Team #: 3
Group Name #COSMOS
18-749: Fault-Tolerant Distributed Systems
Spring 2005

 

FIRST DEPLOYMENT

How to Deploy:


Launch in this order
1. replication manager 2. webserver 3. application service
REPLICATION MANAGER
(1) Deploy the replication manager on any of the follow machines:
a. beta.ece.cmu.edu
b. rho.ece.cmu.edu
c. gamma.ece.cmu.edu
d. lambda.ece.cmu.edu
e. phi.ece.cmu.edu
(2) Deploy ONLY ONE REPLICATION MANAGER!
i. Could deploy to many but only one will be used, in the order of lookup

WEBSERVER & APPLICATION
(1) Deploy the application and webserver on any computer of your choice.
(2) Launch as many application instance that you want on any computer of your choice.

SERVICE
(1) Currently you can Create an Account, View an Account, Login to the System, and Edit an Account

CreateAccount:
Enter first and last name, a Social Security Number (fake), choose a login and password for the system

ViewAccount:
Enter the login of the user whose account you would like to see.

LoginAccount:
Enter login and password chosen in create Account to login into System.

EditAccount:
Enter name and password to change account information for login name.
 

COSMOS REPLICATION MANAGER
COSMOS WEBSERVER
COSMOS APPLICATION SERVER

CLICK HERE TO USER A RUNNING INSTANCE OF SERVICE

Fault Tolerant Real-time Measurements
Excel Doc

To reduce jitter/latency:
An aspect of fault recovery is when the backup application server becomes the primary application server and must go to the back end tier (e.g. the database) to retrieve all state. This takes time. For the case in which an application server fails while in the midst of undergoing a transaction, this process of retrieving all transactional data from the database and then figuring out which transaction was being executed and then completing that transaction adds a tremendous amount of latency for the overall throughput of this transaction.

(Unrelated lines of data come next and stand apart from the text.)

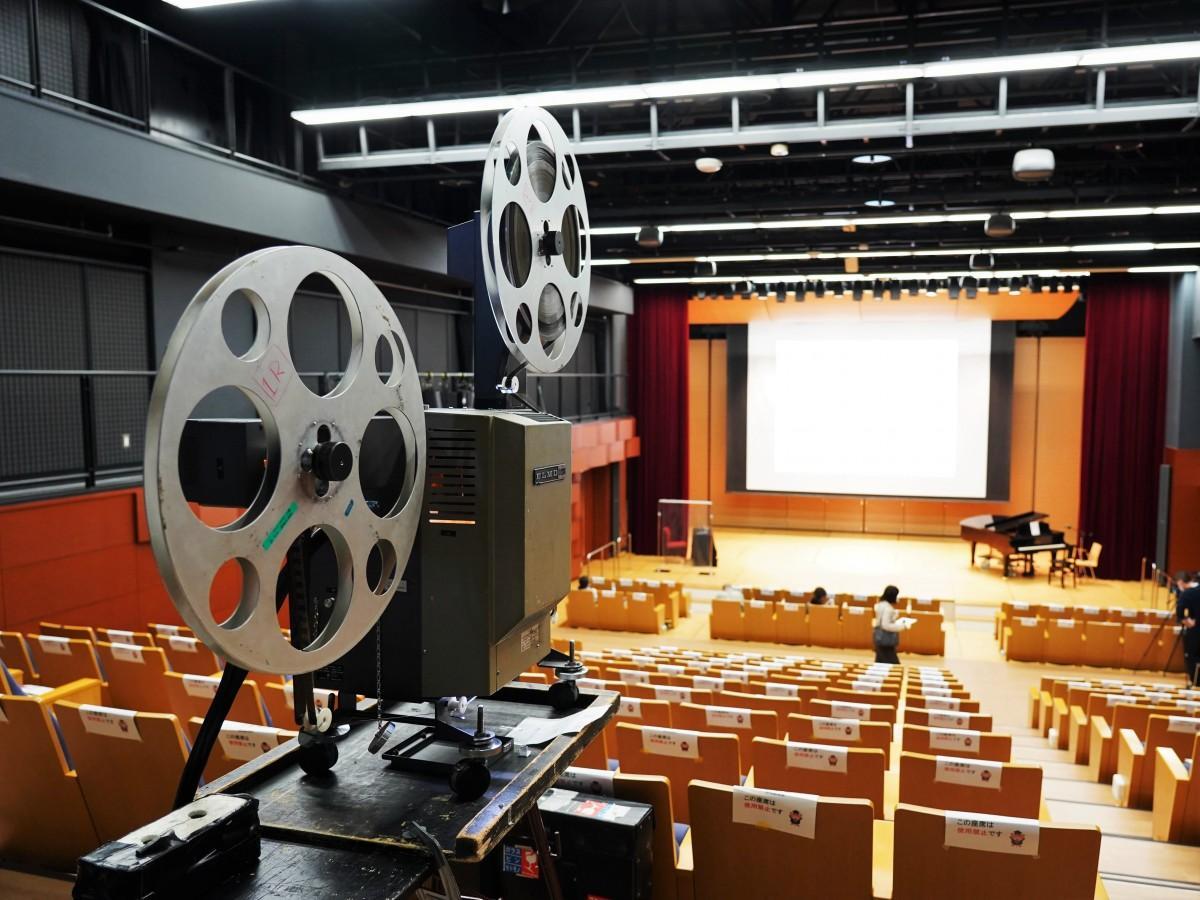 「エンパクシネマ2020」 16ミリのフィルム映写機と場内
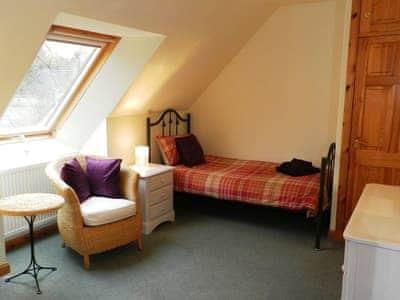 Twin bedroom | Alltan, Brodick, Isle of Arran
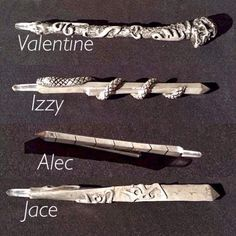 Props, different designs for shadowhunters steles alec's is so plain and valentines looks like he is a cerielkiller Jaces looks like he's hot and so does Izzy's we all know their personality's now Shadowhunters Malec, Shadowhunters The Mortal Instruments, Clace, Shadowhunter Tattoo, Clary Et Jace, Clary Fray, Immortal Instruments, Mortal Instruments Runes, Jace Lightwood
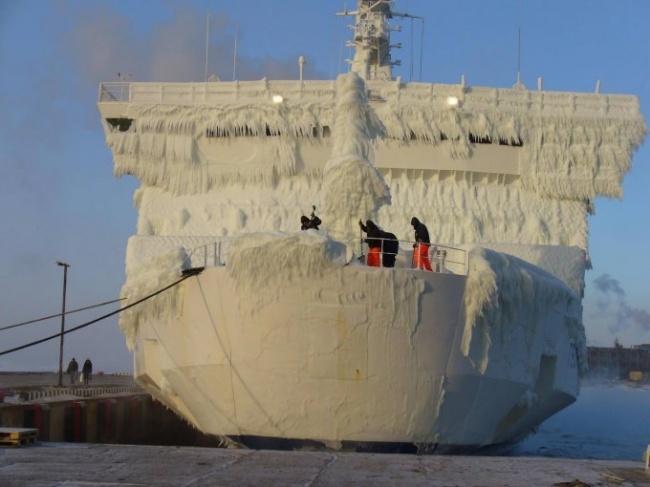 زندگی در کشتی در زمستان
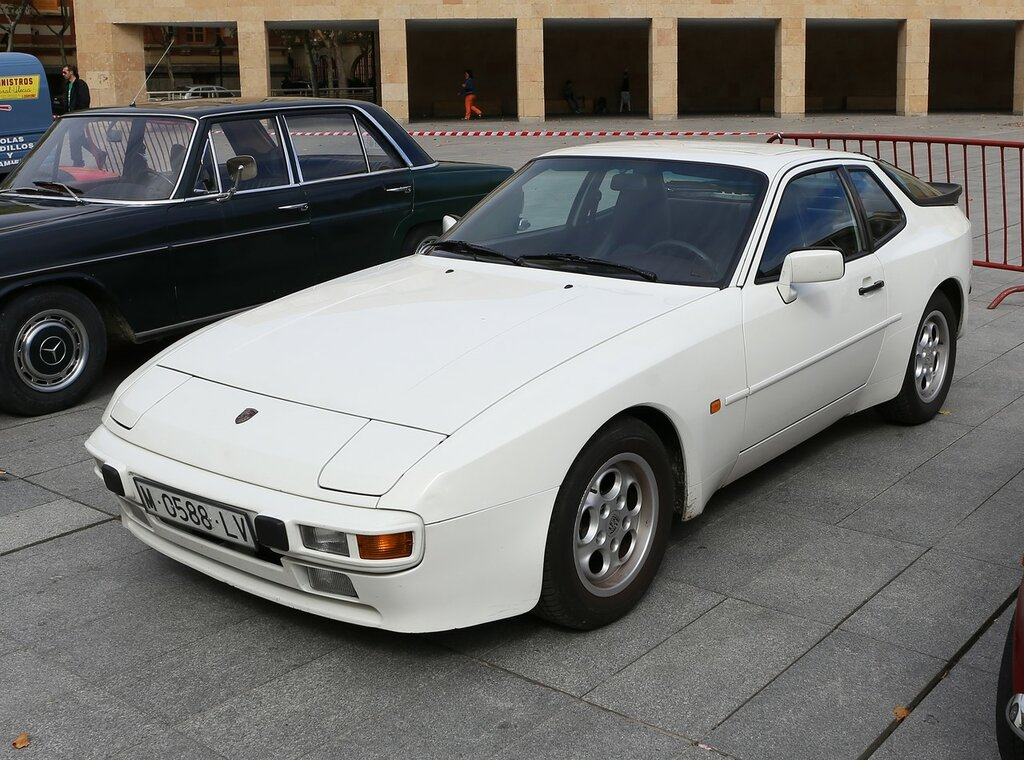 Парад ретроавтомобилей в Логроньо. Porsche 924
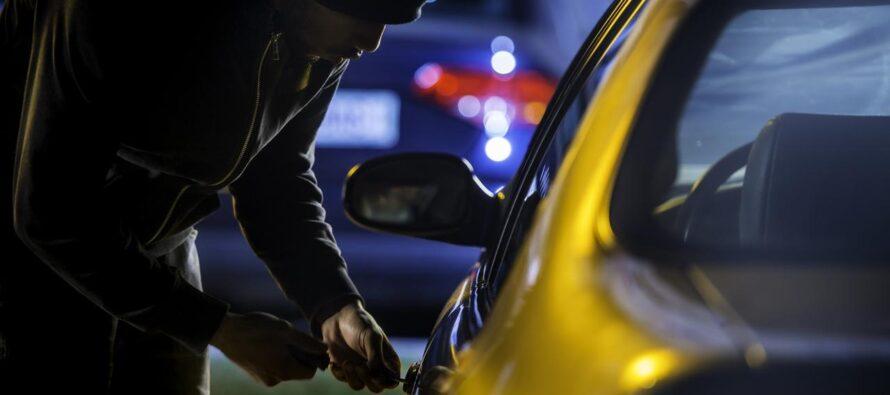 Συλλήψεις για 11 κλοπές αυτοκινήτων-Οι δράστες είχαν σχετικό φάκελο στην Αστυνομία (video)
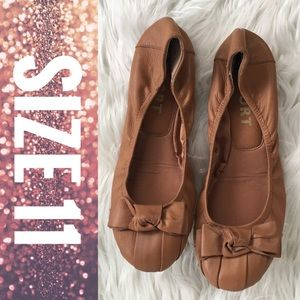 Report Ballet Flats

Thus, when the webserver contacts the new primary, instead of the new primary figuring out what current transaction (if any) to undertake, it'd be faster if the webserver just asked the new primary to redo the transaction. Most of our transactions are idempotent anyway; however, duplicate transactions are already being caught and handled by the application server code, so this would not be a concern.